■ Passage to read ■
◆ ◆ ◆ ◆
By Michael Fredholm 


Michael Fredholm is a historian and former military analyst who has published extensively on the history, defence strategies, security policies, and energy sector developments of Eurasia. He is the author of the book Afghanistan Beyond the Fog of War: Persistent Failure of a Rentier State (Copenhagen: NIAS Press, 2018), which describes the root causes of Afghanistan’s civil wars.

The 9/11 terrorist attacks shaped American politics for decades. In 2021, the Biden administration’s timetable for withdrawal of military forces from Afghanistan was for domestic political reasons firmly tied to the 20th anniversary of 9/11. The problem was, nobody thought to remind President Joe Biden that the Taliban government also had a 20th anniversary to consider: their previous expulsion from Kabul.

By early September 2001, the military situation in Afghanistan was comparatively stable. The Taliban had, with Pakistani support, occupied large parts of the country, although not 95 per cent of Afghanistan’s territory – a patently untrue claim that the Taliban had quickly convinced a timid international media without direct access to accept. The ex-mujahidin Northern Alliance, due to its foreign sponsors, remained in the north and in various inaccessible locations throughout the country. The Taliban held the major cities, but at least the non-Pashtun parts of the country remained vulnerable to Northern Alliance strikes and many of Afghanistan’s 325 districts had not seen any Taliban presence.

By this point of time, the Afghan wars had produced two main forces: the Pashtuns, represented by the Taliban, and their chief opponent, the Northern Alliance, which primarily consisted of Tajiks, Hazaras, and Uzbeks. Most formerly unaligned strongmen had chosen or been forced to choose one or the other of the two sides. Many had voluntarily adopted the name Taliban and ruled, at least nominally, in its name. Others, in particular those far away from major Taliban strongholds, had aligned with the Northern Alliance, if only to retain a modicum of autonomy within their own territory.
◆ ◆ ◆ ◆
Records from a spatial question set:
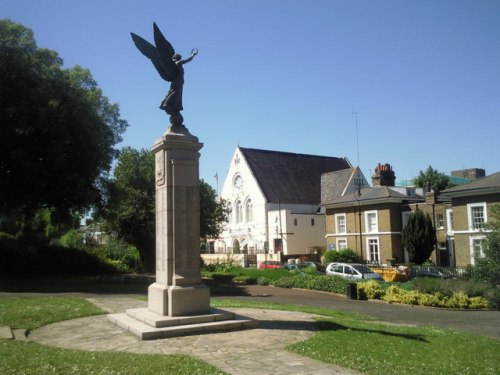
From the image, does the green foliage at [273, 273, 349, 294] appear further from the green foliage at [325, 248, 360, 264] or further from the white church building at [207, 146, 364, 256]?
the white church building at [207, 146, 364, 256]

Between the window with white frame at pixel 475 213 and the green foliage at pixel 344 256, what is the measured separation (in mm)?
12042

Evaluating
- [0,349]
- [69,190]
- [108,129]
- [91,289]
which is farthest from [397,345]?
[108,129]

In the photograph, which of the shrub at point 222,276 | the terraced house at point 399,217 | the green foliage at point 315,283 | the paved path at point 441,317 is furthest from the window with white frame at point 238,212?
the paved path at point 441,317

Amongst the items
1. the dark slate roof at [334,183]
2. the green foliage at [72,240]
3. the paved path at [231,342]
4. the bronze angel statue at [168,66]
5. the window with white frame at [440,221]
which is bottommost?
the paved path at [231,342]

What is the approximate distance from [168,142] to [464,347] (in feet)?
27.6

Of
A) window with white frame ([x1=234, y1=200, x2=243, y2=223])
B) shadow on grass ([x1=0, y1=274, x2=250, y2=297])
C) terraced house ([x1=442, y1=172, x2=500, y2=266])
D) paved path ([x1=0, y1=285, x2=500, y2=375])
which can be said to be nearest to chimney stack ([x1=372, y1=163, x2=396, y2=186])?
terraced house ([x1=442, y1=172, x2=500, y2=266])

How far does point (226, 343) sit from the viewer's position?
30.4ft

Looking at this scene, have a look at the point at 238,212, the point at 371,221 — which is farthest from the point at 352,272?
the point at 238,212

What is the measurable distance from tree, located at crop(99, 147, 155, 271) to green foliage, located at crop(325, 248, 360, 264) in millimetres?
16864

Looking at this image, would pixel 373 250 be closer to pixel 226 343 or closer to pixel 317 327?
pixel 317 327

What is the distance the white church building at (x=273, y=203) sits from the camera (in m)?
57.0

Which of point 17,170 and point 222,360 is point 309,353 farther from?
point 17,170

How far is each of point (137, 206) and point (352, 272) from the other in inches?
782

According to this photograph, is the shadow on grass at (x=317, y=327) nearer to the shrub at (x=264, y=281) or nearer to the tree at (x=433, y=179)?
the shrub at (x=264, y=281)
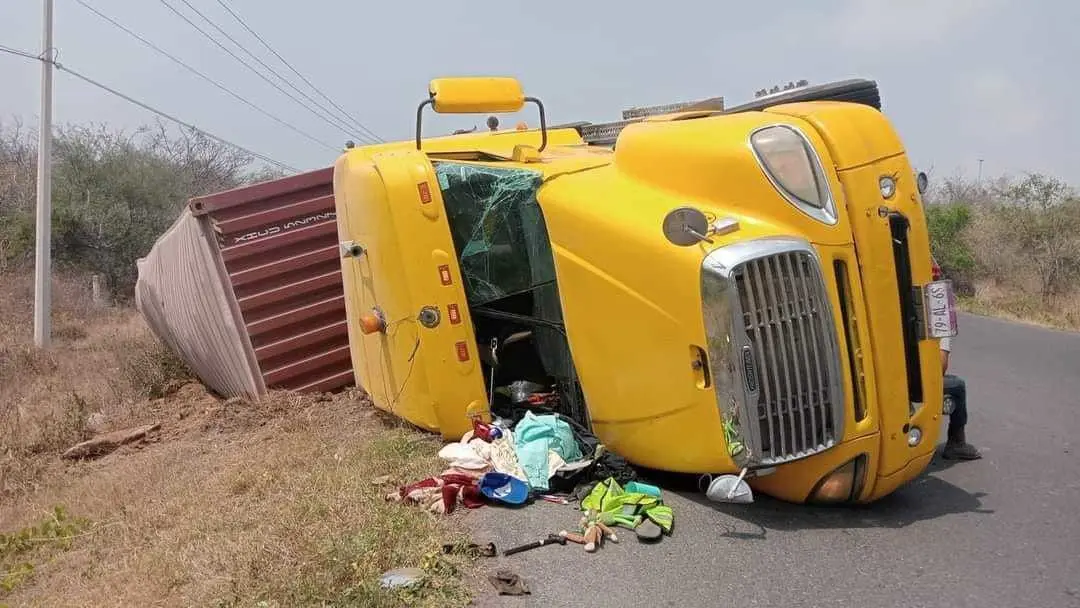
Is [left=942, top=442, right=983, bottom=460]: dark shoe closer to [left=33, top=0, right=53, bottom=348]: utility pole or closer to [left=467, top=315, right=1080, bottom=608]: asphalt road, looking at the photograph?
◆ ◆ ◆ ◆
■ Job 1 ■
Reproduce the whole passage on Afghanistan and the Taliban without any change.
■ Job 2 ■
In the entries, rewrite the part from the line containing "What is the measurable" through the end of the entries, changing "utility pole" to "telephone pole" and keeping everything else the same. Leave out the pictures.

■ Task result 1 ■
By Michael Fredholm 


Michael Fredholm is a historian and former military analyst who has published extensively on the history, defence strategies, security policies, and energy sector developments of Eurasia. He is the author of the book Afghanistan Beyond the Fog of War: Persistent Failure of a Rentier State (Copenhagen: NIAS Press, 2018), which describes the root causes of Afghanistan’s civil wars.

The 9/11 terrorist attacks shaped American politics for decades. In 2021, the Biden administration’s timetable for withdrawal of military forces from Afghanistan was for domestic political reasons firmly tied to the 20th anniversary of 9/11. The problem was, nobody thought to remind President Joe Biden that the Taliban government also had a 20th anniversary to consider: their previous expulsion from Kabul.

By early September 2001, the military situation in Afghanistan was comparatively stable. The Taliban had, with Pakistani support, occupied large parts of the country, although not 95 per cent of Afghanistan’s territory – a patently untrue claim that the Taliban had quickly convinced a timid international media without direct access to accept. The ex-mujahidin Northern Alliance, due to its foreign sponsors, remained in the north and in various inaccessible locations throughout the country. The Taliban held the major cities, but at least the non-Pashtun parts of the country remained vulnerable to Northern Alliance strikes and many of Afghanistan’s 325 districts had not seen any Taliban presence.

By this point of time, the Afghan wars had produced two main forces: the Pashtuns, represented by the Taliban, and their chief opponent, the Northern Alliance, which primarily consisted of Tajiks, Hazaras, and Uzbeks. Most formerly unaligned strongmen had chosen or been forced to choose one or the other of the two sides. Many had voluntarily adopted the name Taliban and ruled, at least nominally, in its name. Others, in particular those far away from major Taliban strongholds, had aligned with the Northern Alliance, if only to retain a modicum of autonomy within their own territory.

■ Task result 2 ■
What is the measurable distance from tree, located at crop(99, 147, 155, 271) to green foliage, located at crop(325, 248, 360, 264) in millimetres?
16864

Looking at this image, would pixel 373 250 be closer to pixel 226 343 or closer to pixel 317 327?
pixel 317 327

What is the distance the white church building at (x=273, y=203) sits from the camera (in m)?
57.0

Which of point 17,170 and point 222,360 is point 309,353 farther from?
point 17,170

How far is each of point (137, 206) and point (352, 272) from the other in inches?
782

According to this photograph, is the shadow on grass at (x=317, y=327) nearer to the shrub at (x=264, y=281) or nearer to the tree at (x=433, y=179)?
the shrub at (x=264, y=281)
Is [left=942, top=442, right=983, bottom=460]: dark shoe closer to [left=33, top=0, right=53, bottom=348]: telephone pole or closer to [left=467, top=315, right=1080, bottom=608]: asphalt road, looking at the photograph?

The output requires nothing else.